Надо сказать, что в Вильнюсе у меня часто бывало очень неприятное ощущение: нынешние жители как-то не соответствуют городу, они куда меньшего масштаба. Отчасти поэтому я и видел мир искаженным. А ведь это оказалось неправдой. Следует помнить, что сейчас Вильнюс — центр литовского сопротивления, которое без малейших сомнений я назвал бы великим. Мои контакты с ним были очень незначительны (хотя я вел свою частную войну с режимом и однажды сыграл ва-банк). Но оно было частью вильнюсского воздуха.

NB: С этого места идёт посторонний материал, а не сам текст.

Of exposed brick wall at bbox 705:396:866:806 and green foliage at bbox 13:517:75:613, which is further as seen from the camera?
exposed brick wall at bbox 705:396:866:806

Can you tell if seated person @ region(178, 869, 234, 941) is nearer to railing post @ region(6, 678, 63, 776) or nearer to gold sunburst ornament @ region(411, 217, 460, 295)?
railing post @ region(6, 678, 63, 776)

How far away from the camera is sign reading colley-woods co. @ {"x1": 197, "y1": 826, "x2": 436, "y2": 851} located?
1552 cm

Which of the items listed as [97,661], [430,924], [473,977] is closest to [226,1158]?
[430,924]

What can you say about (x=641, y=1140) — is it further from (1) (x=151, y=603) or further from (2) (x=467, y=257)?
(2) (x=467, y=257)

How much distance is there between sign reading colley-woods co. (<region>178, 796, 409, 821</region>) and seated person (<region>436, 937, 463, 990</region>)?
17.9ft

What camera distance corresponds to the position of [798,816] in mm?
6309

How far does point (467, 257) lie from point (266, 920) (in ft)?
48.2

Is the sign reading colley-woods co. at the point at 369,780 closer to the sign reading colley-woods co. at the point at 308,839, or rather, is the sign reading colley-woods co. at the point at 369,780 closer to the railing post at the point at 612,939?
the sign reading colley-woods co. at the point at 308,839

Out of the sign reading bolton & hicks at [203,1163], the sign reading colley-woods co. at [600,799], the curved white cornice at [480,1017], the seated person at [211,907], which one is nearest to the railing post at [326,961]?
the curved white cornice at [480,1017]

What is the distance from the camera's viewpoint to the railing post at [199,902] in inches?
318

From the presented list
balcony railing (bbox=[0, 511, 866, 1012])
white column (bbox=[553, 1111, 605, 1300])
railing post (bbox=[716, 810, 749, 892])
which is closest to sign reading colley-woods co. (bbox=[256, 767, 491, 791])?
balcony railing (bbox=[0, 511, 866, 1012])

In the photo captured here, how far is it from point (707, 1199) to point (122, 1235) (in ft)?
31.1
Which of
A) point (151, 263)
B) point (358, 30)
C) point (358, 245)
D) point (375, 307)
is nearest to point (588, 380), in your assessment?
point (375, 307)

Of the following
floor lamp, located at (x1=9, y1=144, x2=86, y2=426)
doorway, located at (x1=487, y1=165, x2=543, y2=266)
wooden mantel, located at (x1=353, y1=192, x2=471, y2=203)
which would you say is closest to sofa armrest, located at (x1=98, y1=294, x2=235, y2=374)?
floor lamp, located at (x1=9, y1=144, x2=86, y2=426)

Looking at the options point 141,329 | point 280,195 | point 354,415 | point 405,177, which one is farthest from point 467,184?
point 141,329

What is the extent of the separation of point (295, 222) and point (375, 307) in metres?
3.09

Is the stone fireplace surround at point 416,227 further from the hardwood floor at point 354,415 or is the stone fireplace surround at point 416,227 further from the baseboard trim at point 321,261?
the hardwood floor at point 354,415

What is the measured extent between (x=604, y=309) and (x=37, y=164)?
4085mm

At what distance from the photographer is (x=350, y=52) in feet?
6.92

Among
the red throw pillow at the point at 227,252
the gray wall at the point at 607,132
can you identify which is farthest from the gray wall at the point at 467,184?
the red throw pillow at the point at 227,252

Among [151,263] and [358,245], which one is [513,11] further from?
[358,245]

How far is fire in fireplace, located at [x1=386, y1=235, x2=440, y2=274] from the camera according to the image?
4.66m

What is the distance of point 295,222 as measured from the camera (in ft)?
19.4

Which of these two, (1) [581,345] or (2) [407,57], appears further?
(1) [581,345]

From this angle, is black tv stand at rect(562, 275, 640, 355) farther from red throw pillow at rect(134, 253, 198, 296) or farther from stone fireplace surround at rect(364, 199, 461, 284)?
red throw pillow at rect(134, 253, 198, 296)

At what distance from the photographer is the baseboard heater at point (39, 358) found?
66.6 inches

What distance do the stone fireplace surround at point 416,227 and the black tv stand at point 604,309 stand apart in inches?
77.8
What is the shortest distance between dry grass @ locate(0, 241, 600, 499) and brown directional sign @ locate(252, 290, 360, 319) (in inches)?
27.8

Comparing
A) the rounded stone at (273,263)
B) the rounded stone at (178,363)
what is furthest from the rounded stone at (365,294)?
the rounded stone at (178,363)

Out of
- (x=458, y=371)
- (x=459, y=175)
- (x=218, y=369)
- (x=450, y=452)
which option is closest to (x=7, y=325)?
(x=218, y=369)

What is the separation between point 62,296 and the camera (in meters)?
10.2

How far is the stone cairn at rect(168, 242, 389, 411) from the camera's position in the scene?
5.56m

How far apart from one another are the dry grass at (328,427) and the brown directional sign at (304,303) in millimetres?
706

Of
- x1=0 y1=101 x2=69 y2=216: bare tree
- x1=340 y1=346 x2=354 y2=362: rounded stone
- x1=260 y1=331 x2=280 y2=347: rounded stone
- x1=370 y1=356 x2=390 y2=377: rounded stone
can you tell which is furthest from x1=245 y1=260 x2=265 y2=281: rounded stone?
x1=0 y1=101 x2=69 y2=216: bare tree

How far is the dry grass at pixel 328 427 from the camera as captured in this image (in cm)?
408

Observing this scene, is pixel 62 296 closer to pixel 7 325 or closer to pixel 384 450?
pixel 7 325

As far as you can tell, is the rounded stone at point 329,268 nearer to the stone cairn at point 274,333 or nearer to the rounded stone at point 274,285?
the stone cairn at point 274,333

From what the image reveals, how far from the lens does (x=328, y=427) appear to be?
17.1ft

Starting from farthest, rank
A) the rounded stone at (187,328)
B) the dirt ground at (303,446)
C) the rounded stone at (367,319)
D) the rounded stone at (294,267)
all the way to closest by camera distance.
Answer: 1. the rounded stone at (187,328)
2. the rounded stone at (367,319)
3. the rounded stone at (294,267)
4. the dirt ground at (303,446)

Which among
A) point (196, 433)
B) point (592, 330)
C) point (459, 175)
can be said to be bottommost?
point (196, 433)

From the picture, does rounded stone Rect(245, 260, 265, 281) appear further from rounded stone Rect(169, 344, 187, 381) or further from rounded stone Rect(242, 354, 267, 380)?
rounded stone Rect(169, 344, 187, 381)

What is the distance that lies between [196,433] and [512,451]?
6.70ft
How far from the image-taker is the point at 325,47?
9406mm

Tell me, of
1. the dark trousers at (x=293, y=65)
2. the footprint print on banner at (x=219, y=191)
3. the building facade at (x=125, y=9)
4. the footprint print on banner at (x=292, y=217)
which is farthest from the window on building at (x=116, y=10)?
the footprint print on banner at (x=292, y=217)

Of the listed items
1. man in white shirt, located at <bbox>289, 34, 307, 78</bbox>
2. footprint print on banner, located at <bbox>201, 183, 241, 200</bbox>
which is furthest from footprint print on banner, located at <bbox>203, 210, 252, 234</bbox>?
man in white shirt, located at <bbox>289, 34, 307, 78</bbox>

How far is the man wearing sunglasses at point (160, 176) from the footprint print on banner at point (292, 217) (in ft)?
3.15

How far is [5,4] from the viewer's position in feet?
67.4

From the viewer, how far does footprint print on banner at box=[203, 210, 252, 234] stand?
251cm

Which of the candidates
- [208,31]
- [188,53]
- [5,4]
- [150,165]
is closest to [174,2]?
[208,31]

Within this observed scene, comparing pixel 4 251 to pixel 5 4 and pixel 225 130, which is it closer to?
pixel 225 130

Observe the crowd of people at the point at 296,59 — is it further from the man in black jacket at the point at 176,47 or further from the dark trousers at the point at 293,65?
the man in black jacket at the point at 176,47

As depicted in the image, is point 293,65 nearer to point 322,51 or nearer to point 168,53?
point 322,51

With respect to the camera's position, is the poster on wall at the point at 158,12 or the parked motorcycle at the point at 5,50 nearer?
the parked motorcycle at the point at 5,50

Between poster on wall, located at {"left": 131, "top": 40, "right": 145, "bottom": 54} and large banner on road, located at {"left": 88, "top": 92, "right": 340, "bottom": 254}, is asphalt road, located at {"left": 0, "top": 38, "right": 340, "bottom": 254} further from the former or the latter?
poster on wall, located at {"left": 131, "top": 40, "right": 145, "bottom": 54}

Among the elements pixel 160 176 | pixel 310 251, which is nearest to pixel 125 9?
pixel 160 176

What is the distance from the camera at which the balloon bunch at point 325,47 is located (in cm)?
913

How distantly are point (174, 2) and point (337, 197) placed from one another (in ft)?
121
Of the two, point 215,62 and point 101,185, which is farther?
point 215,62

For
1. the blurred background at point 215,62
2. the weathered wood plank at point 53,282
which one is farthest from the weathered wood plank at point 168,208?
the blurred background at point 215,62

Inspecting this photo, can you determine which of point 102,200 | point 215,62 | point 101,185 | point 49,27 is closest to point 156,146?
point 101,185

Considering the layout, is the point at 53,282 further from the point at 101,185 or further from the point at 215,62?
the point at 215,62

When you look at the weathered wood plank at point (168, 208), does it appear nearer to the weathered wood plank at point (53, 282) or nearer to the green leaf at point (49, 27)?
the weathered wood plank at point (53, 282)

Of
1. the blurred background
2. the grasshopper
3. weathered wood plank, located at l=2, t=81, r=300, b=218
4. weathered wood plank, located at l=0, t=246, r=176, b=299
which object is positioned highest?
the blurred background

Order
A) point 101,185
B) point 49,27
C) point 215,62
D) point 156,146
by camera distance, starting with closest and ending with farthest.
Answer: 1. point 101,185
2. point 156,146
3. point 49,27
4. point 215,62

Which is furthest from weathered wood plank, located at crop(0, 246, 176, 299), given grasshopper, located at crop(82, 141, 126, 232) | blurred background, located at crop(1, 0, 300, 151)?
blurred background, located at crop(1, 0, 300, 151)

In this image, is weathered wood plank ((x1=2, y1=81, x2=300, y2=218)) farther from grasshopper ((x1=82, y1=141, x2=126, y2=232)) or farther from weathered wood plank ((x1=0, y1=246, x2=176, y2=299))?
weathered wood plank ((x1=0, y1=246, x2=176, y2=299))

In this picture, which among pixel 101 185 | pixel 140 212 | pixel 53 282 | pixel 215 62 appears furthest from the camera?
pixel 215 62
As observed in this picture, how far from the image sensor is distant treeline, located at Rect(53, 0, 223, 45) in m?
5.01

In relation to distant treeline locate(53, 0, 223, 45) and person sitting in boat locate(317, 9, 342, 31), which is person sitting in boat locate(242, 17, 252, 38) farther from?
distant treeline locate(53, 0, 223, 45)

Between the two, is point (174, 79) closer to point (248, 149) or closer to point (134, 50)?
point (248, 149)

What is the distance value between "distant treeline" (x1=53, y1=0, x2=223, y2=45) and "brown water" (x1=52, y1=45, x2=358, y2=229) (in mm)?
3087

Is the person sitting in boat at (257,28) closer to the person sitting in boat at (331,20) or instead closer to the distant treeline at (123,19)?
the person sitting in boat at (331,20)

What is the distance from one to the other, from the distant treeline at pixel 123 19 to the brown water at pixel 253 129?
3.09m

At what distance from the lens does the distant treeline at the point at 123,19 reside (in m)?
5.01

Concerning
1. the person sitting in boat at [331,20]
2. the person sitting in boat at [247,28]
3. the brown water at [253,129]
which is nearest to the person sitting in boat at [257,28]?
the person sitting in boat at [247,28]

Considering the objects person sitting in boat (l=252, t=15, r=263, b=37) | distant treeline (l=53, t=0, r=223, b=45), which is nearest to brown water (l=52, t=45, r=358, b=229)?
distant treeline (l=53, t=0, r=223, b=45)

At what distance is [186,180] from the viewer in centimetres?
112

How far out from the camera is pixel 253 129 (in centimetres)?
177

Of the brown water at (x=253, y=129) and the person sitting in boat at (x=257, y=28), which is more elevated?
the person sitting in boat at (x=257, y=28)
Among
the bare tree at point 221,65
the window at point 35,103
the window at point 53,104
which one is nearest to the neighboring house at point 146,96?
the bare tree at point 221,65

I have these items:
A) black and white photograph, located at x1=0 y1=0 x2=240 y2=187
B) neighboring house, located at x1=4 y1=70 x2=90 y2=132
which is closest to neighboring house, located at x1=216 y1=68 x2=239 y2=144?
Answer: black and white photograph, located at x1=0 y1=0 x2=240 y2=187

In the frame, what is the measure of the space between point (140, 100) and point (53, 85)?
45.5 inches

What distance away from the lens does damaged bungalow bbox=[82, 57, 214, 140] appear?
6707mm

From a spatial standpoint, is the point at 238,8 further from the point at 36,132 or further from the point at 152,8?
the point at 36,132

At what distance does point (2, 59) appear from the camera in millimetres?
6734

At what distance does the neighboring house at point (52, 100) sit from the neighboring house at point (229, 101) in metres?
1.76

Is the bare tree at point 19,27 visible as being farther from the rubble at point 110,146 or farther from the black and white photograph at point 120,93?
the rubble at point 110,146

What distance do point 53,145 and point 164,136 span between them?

Отношение властей к литовскому национализму всегда было двойственным. Конечно, они старались свернуть ему шею, но другой рукой как бы подкармливали. Даже в сталинское время делали престранные уступки. Я уже говорил о площади Гедимина. В 1940 году национализм был категорически запрещен; однако, во время войны стала дозволенной не только русская, но — в умеренной степени — и литовская националистическая трескотня. Вдруг оказалось, что можно хвалить литовских великих князей (как-никак, они здорово дрались с немцами). Все это было совершенно прозрачно (хотя, следует признать, амбивалентно). После войны дело стало запутываться. Некоторые уступки были тактическим ходом в большой игре, где ставкой было покорение нации. В других случаях маневрировала литовская советская элита, которая в своих собственных интересах тихо саботировала русификацию (как я говорил, в глубине души это ужасно антирусская публика, хотя достаточно ее чуточку прижать, и она сделает все необходимое, даже больше). Притом значительно легче управлять, науськивая литовцев против поляков, поляков против литовцев, всех против евреев и так далее (делались уступки и вильнюсским полякам, хотя по-видимому, и небольшие). Ну, а русские выступают в роли удобного пугала: не делайте того, не делайте этого, потому что русские вас раздавят. «Песня и пляска», разумеется, процветает, иной раз даже в виде весьма эстетизированных концертов для немногих, а «праздники песни» для режима ничуть не менее характерны, чем первомайские демонстрации. Великих князей, впрочем, уже не принято вспоминать. А все же замок в Тракае был восстановлен; это разгневало Хрущева, но его живописный гнев остался только в воспоминаниях. Кроме того, вошли в моду исторические драмы с разнообразными неясными намеками, кстати любезно одобряемые цензурой и партийной критикой. Одним словом, и в Литве используют национализм как дополнительный инструмент контроля (а также клапан безопасности); меньше, чем в Польше, но используют. Отношение к католицизму куда более однозначно: католицизм не используют, просто стараются уничтожить. А я полагаю, что в этих краях не только национализм, но и католицизм — реальная сила.